::: Texte extrait :::

[PARIS] La souffrance éthique au travail
Penser la souffrance éthique au travail, une nécessité au 21e siècle
Rappels utiles sur le concept de souffrance éthique
- L’éthique : Tirée du mot grec « ethos » qui signifie « manière de vivre », l’éthique est une branche de la philosophie qui s’intéresse aux comportements humains et, plus précisément, à la conduite des individus en société.
- Souffrance éthique : Pour Christophe Dejours, les termes de « souffrance éthique » désignent « la souffrance qui résulte non pas d’un mal subi par le sujet, mais celle qu’il peut éprouver de commettre, du fait de son travail, des actes qu’il réprouve moralement. (Christophe Dejours, Souffrance en France, 1998, cité in « Histoire et actualité du concept de souffrance éthique« , de Duarte Rolo, revue Travailler 2017/1 (n° 37), pages 253 à 281)
La question éthique recoupe les préoccupations de la clinique du travail, et plus particulièrement de la psychodynamique du travail, qui étudie l’impact des nouvelles organisations du travail sur la santé mentale et l’orientation de l’agir – coopératif ou stratégique – de l’individu.
La souffrance éthique au travail, Café Citoyen Santé Travail avec le philosophe Éric HAMRAOUI
Cette question recèle dans ses plis un certain nombre de questions philosophiques qui restent à construire dans une perspective non pas morale, mais ontologique, en nous situant résolument du point de vue de la vie, comme vouloir du multiple et de la différence.
Aussi, la question dont nous traiterons ne sera-t-elle pas celle de l’analyse des conditions éthiques de la préservation de la santé au travail mais celle de la définition des modalités d’accomplissement ou d’écrasement de la vie sur cette même scène.
Notre point de vue sera celui d’une philosophie centrée sur un sujet dont la maîtrise se trouve perpétuellement tenue en échec par le réel du travail, immanente à la clinique du travail, Plusieurs questions philosophiques potentielles révélées par la clinique du travail retiendront plus particulièrement notre attention : tout d’abord, et principalement :
- celle des rapports entre peur, risque, éthique et santé ;
- celle des implications anthropologiques de la redéfinition des vertus opérée dans le nouveau rapport de travail, en nous appuyant sur l’exemple du courage ;
- celle de l’évaluation, qui méconnaît la nature du travail réel, le vide de son contenu de vie, et conduit à l’autodépréciation.

::: Listing :::

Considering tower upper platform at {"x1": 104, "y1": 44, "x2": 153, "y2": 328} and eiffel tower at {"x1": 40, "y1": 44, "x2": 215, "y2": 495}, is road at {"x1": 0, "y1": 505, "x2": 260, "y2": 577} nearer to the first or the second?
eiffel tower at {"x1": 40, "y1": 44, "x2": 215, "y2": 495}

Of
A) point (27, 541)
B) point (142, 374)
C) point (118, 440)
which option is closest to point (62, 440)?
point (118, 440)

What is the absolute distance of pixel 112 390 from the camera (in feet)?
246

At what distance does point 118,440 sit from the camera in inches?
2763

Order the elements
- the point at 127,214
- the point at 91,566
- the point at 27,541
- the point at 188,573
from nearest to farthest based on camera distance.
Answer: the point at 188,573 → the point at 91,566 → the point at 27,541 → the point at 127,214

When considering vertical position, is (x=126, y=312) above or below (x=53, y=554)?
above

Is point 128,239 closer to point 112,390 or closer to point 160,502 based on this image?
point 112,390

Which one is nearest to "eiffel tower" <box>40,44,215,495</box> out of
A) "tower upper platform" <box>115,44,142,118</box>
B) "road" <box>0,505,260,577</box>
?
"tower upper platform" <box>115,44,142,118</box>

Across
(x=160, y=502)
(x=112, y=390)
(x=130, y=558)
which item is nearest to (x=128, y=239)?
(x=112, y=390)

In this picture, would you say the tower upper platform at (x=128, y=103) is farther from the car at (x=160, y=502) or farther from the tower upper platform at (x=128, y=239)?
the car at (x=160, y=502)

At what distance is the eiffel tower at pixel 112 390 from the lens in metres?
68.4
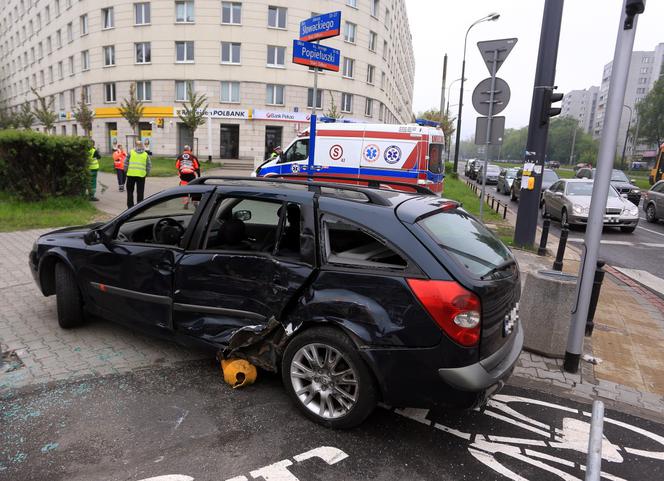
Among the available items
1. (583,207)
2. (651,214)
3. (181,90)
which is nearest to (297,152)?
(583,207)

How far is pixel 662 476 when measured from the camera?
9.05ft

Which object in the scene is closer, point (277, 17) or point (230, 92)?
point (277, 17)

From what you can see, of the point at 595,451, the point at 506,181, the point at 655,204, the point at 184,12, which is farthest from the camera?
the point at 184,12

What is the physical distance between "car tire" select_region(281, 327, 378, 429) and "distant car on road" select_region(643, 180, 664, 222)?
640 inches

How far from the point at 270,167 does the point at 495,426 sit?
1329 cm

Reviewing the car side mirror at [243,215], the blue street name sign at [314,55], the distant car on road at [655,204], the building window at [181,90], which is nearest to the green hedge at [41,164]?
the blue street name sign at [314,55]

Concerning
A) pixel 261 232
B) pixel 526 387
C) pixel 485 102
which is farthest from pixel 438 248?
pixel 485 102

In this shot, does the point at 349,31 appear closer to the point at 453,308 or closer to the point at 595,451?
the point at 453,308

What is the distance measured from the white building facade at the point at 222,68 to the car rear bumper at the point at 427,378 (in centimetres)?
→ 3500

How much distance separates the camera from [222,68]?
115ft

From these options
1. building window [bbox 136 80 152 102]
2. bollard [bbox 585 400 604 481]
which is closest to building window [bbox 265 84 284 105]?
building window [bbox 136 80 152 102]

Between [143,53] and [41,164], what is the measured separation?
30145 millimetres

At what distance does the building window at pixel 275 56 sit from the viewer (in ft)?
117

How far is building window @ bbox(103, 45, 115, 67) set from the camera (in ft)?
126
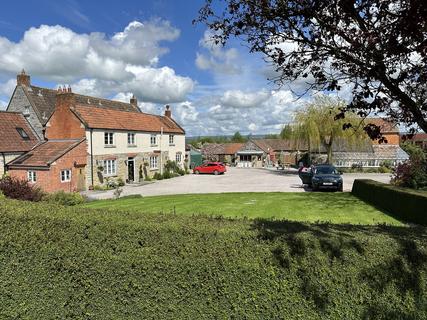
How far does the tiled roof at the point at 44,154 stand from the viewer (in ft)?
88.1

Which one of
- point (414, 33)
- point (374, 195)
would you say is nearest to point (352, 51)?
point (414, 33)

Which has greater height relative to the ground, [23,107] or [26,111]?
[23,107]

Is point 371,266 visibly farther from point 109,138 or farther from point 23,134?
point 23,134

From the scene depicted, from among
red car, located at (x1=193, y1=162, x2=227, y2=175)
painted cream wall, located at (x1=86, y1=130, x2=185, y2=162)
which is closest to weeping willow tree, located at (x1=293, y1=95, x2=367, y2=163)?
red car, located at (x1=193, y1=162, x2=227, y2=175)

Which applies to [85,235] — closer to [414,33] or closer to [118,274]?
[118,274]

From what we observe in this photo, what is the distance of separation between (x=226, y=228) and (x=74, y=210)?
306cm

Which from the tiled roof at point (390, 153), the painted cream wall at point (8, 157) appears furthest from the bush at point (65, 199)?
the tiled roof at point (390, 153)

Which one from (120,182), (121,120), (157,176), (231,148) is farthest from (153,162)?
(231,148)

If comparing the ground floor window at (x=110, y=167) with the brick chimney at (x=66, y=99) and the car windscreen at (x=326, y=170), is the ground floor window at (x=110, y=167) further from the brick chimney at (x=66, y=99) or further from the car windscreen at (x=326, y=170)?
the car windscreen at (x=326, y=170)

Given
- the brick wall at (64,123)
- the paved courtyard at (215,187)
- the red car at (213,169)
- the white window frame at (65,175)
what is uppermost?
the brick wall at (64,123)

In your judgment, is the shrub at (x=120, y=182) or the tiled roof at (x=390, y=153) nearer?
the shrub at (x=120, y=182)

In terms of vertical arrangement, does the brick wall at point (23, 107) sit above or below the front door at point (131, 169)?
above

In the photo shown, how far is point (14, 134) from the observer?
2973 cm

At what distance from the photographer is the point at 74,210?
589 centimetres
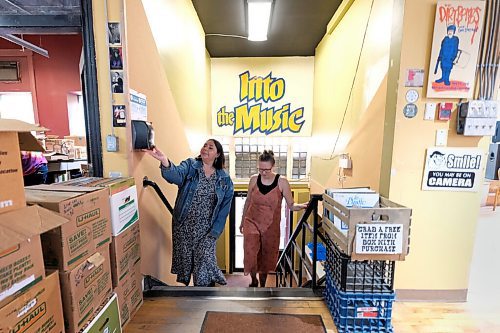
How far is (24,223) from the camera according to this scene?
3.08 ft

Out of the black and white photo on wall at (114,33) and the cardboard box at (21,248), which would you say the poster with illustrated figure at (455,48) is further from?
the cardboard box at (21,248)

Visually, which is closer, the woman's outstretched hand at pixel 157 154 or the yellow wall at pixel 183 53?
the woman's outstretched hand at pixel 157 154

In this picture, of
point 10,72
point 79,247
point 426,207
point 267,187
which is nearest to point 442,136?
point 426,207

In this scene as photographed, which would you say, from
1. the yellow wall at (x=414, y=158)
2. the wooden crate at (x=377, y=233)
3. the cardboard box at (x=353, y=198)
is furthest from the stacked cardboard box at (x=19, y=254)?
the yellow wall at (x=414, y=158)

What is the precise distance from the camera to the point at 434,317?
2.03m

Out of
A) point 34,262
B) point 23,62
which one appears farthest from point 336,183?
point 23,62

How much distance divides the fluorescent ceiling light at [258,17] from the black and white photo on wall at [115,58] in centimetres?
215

:::

Consigne: Renvoyez, sans aucune modification, le passage du texte sur la souffrance éthique au travail qui commence par « [PARIS] La souffrance » et se poursuit jusqu'à « individus en société. ». Le listing n'a aucun lien avec le texte sur la souffrance éthique au travail.

Réponse:
[PARIS] La souffrance éthique au travail
Penser la souffrance éthique au travail, une nécessité au 21e siècle
Rappels utiles sur le concept de souffrance éthique
- L’éthique : Tirée du mot grec « ethos » qui signifie « manière de vivre », l’éthique est une branche de la philosophie qui s’intéresse aux comportements humains et, plus précisément, à la conduite des individus en société.